Nancy Pelosi, leader of the Democrats in the US House of Representatives, headed an Indo-US delegation which met Prime Minister Narendra Modi in May. Pelosi raised what she considered a violation of human rights—Major Leetul Gogoi tying a Kashmiri artisan to an Army jeep, so as to ward off protesters. Modi disagreed, arguing that the major had, in fact, saved a number of lives by his action. The mob was pelting stones and turning increasingly violent, he said, adding that the Army convoy, which was entrusted with maintaining law and order during a by-election in Srinagar would not have been spared but for Gogoi’s “brainwave”.

Auspicious rituals

BJP president Amit Shah, on the advice of his three favourite astrologers from Gujarat, fixed the time for presidential candidate Ram Nath Kovind to file his nomination papers on June 23 at 11.56 am. This also suited the superstitious alliance partners from the south, who wanted Kovind to avoid the “inauspicious Rahukaalam” period. C Ramesh, a Telugu Desam Party MP, placed angavastrams on the shoulders of Kovind and Shah. The angavastrams were supposed to carry Lord Balaji’s blessings from the Tirupati temple.

Palace to castle

With Pranab Mukherjee to retire soon, what happens to Omita Paul, the powerful secretary to the President? Unlike others on the President’s staff who will have to get used to less palatial quarters, Paul, the wife of KK Paul, the governor of Uttarakhand, will have two magnificent mansions to occupy as first lady of the state—Uttarakhand is one of the very few states with two Raj Bhawans.

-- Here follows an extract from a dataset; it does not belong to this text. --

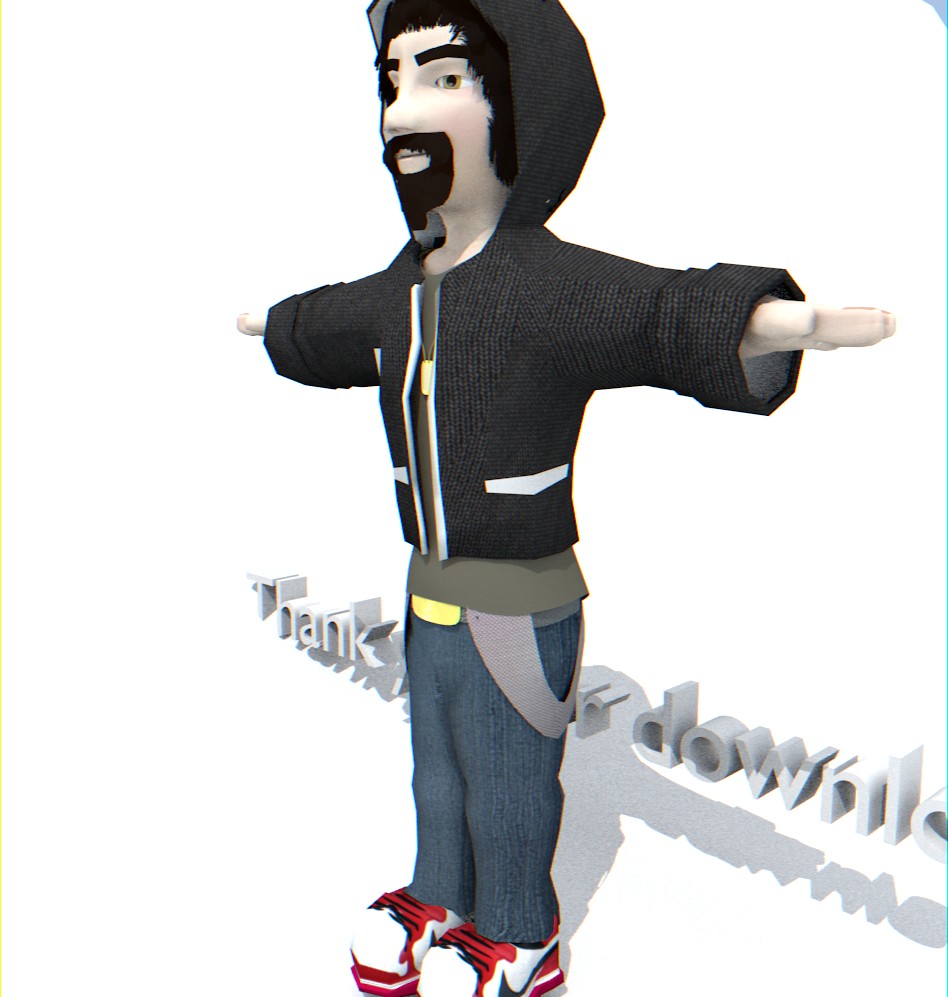 Cool Guy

One in Dehradun, a large colonial building, formerly a circuit house, and the other in Nainital, a Scottish castle on 205 acres, which also includes a golf course and swimming pool.

BJP’s challenge

For the BJP, one of the biggest electoral challenges next year would be whether it can actually wrest the tiny state of Tripura from the firm grip of the CPM. Popular chief minister Manik Sarkar has been in power there since 1998. The BJP does not have a single member in the present Assembly and yet the party has aspirations of outright victory. The BJP general secretary and in-charge of the north-east, Ram Madhav, is optimistic. Party president Amit Shah has visited Tripura thrice and the BJP has planned for all its big guns, from the Prime Minister downwards, to campaign in the state. The BJP is encouraged by the large number of Congress and TMC legislators and workers who are moving towards it, and the party is emerging as the real opposition.

Winding down

Ever since Ram Nath Kovind’s name was announced as the NDA candidate, President Pranab Mukherjee has started cutting down on official trips and has even cancelled some engagements. Mukherjee had put off his visit to Hyderabad in June and three programmes scheduled for July have been cancelled. A stickler for the rule book, Mukherjee feels that now that the election process for his successor has been set in motion, he should begin winding down. He plans to spend much of his last days as President in Rashtrapati Bhavan. Mukherjee will be hosting a series of farewell lunches and dinners, including for senior political leaders, the entire Supreme Court bench, all UPSC members, and the chiefs of the Armed Forces.